Falls Ihr euch einigt, bitte reserviert eueren Charter spätestens bis Ende März, da Bill sonst für den Juli ausgebucht ist.


----------



## Dorschi (13. Februar 2004)

Sorry sockeye wir fliegen am 30. 06. bereits zurück.
Mann verwaltest Du für alaskas Guides die Terminbücher?:q :q :q 
Wir hatten überlegt, ob wir das 3 Tage- Packet nehmen (Steve´s) mit einem Tag auf Heili und 2 Tage Chinook

Beste Grüße
Dorschi


----------



## Sockeye (13. Februar 2004)

3 Tage Lodge sind der optimale Ausklang für eine solche Traumreise, speziell nach der Woche Wildnis, die ihr hoffentlich überlebt. (Der Kodiak Grizzly ist verdammt groß..:q ).

Termine mach ich keine und auch keinerlei finanzielles Interesse, aber Bill ist hald ein Guide wie man ihn sich vorstellt:






Er lebt hald schon immer am Kenai und kennt den Bach..

Schade, dass ihr nicht 3 Wochen später oben seid, ich bin dann dort und wir werden einen Film über die Lodge und das Lachs- und Heilbuttangeln drehen...


----------



## Dorschi (13. Februar 2004)

Keine Sorge!
Wir haben schon 1 Woche Afognak 2001 überlebt und meine beiden Freunde sind Jäger!
Die Flinten sind also mit im Gepäck und wenn er frech wird, kriegt Meister Petz was übergebrannt.
Beste Grüße


----------



## Sockeye (14. Februar 2004)

Trotzdem seid vorsichtig. In Alaska macht man einen Fehler nur ein einziges Mal.

Und wenn ein Kumpel des Kollegen da, mit seinen 3,50m vor Dir steht, hoffe ich, dass Deine Wumme ausreicht....

In Soldotna, keine 500m vom Ortsrand hat's zwei Angler erwischt. Von dem einen haben sie nur noch die Stiefel gefunden. Mit den Füßen drin.


----------



## Dorschi (15. Februar 2004)

## AUFGABEN
a) Bis wann soll laut dem Textauszug über die Alaska-Angelreise der Charter bei Bill spätestens reserviert werden?
b) Setze bitte den Textauszug über die Alaska-Angelreise mit dem Beitrag von Dorschi vom 15. Februar 2004 fort.

## ERFASSTE ANGABEN
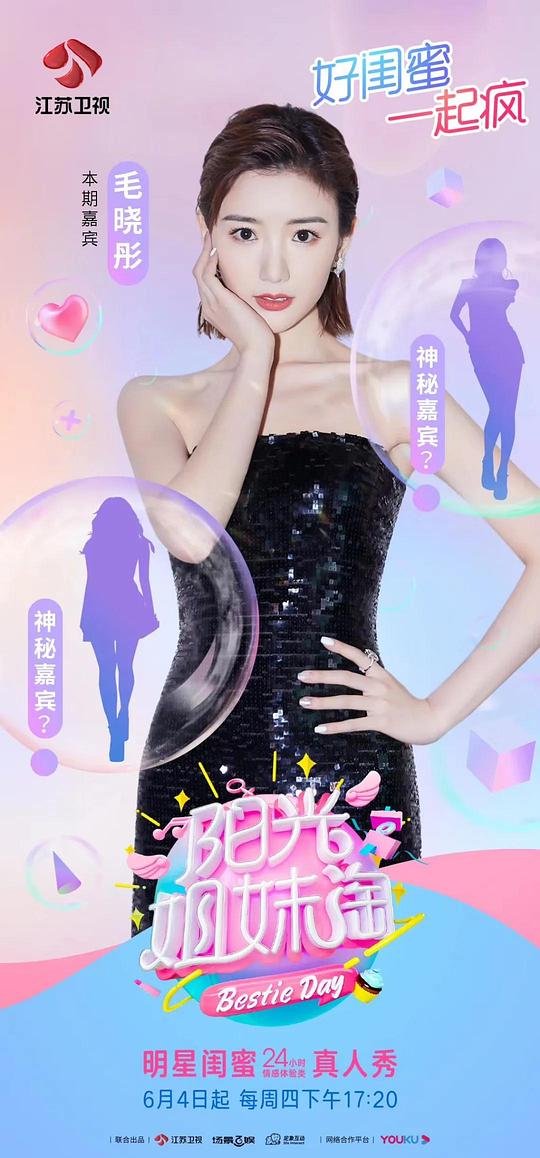 阳光姐妹淘 第一季第20200604期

## LÖSUNGEN
a) Spätestens bis Ende März.

b)
Den Typen kenn ich!
In welchem Flughafen war das, Kodiak oder Anchorage?


----------



## Matt_CDN (19. November 2004)

*AW: Lachsköder Alaska und Kanada     Worauf beissen sie?*

Ich habe aus diesem thread schon viele wichtige informationen gesaugt, habe aber noch ein paar fragen:

 gbt es eine bevorzugte wassertiefe oder stroemung?

 Der fluss ist so 8-10 m tief. Spielt es eine rolle wo man ist? In der mitte? am rand? Tief? Flach?

 Wenn man lachse auf dem fishfinder hat, hat man dann die richtige stelle?

 Essen die lachse nur am boden oder auch wenn sie hoeher schwimmen?



 Matt


----------



## Sockeye (23. November 2004)

*AW: Lachsköder Alaska und Kanada     Worauf beissen sie?*

Sorry, Matt

ich habe Dein Posting eben erst gelesen.

1. Sobald die Lachse im Fluss sind fressen sie *nichts* mehr.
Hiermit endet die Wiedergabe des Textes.